= Jason Zook =

Jason Zook, originally called Jason Sadler, is the founder of I Wear Your Shirt, born in 1982 to Kelly and Steve Sadler.

==Early life==
During his early years, Sadler lived in San Diego and New Jersey. Later, in 2000, he moved to Ponte Vedra Beach, Florida so that he could join the basketball team at Jacksonville University. However, before the beginning of basketball season of his freshman year, he hurt his knee. Shortly thereafter, he transferred to the University of North Florida. At the University of North Florida, Sadler received the Bachelor of Fine Arts in 2005, with an emphasis on marketing and graphic design.

==T-shirts==

Sadler said that he wore the shirts for the entire day even if attending a wedding or eating a fancy dinner with his girlfriend.

==Name changes==
In 2012, Sadler auctioned off the rights to change his last name to whatever company bid the highest.
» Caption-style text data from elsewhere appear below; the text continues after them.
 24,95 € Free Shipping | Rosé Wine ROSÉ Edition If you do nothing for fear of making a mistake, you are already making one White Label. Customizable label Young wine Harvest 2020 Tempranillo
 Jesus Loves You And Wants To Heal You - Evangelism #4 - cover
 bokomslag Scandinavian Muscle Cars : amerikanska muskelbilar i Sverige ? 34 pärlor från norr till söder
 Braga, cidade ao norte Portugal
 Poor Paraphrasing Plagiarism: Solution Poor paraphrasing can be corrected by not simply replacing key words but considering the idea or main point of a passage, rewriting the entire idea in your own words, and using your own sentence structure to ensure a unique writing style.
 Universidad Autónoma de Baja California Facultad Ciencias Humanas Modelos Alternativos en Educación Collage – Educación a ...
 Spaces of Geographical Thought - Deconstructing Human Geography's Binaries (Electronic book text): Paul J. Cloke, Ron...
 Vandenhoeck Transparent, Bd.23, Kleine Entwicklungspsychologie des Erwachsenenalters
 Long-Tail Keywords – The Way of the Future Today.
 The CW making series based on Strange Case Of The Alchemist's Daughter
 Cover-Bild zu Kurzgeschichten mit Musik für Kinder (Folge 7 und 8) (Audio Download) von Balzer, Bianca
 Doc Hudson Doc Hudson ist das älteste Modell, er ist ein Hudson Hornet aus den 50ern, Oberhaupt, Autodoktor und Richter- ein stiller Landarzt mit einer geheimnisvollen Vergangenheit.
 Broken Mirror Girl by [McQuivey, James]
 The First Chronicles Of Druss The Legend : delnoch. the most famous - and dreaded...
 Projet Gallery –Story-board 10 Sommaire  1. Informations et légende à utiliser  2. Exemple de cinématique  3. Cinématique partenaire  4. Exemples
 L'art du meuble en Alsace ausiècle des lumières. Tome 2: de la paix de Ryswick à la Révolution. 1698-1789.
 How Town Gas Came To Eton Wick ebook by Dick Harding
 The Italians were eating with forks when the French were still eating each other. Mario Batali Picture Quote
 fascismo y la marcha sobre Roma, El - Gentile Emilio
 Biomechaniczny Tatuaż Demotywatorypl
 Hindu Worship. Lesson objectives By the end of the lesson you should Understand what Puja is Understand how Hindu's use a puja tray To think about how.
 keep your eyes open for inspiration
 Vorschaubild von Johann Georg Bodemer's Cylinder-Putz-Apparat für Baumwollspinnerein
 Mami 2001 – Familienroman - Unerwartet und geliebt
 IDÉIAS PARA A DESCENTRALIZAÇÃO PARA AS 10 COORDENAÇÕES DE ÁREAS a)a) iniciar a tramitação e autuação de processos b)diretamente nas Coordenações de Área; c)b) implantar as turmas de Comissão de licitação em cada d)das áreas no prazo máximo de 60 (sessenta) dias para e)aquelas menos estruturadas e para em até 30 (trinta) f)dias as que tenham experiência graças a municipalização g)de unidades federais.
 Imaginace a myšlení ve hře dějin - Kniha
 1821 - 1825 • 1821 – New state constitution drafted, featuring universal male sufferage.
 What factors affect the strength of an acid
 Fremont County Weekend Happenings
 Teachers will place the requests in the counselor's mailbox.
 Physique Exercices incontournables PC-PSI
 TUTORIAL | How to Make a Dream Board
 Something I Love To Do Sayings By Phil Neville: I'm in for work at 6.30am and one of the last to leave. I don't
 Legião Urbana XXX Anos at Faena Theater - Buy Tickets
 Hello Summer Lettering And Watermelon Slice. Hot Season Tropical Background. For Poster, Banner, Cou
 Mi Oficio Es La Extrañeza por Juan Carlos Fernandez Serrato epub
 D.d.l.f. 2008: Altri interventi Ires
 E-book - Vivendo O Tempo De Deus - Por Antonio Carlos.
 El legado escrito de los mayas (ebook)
Headsets.com eventually won, paying $45,500 to change his name to Jason HeadsetsDotCom. In 2013, he legally changed his name to Jason SurfrApp, a surfing application, that purchased his last name for $50,000.
Sadler said he did not have a constant father figure in his childhood, so he did not feel a bond to his last name. He finally changed his name to Jason Zook, adopting the last name of his great-grandfather Roy Zook.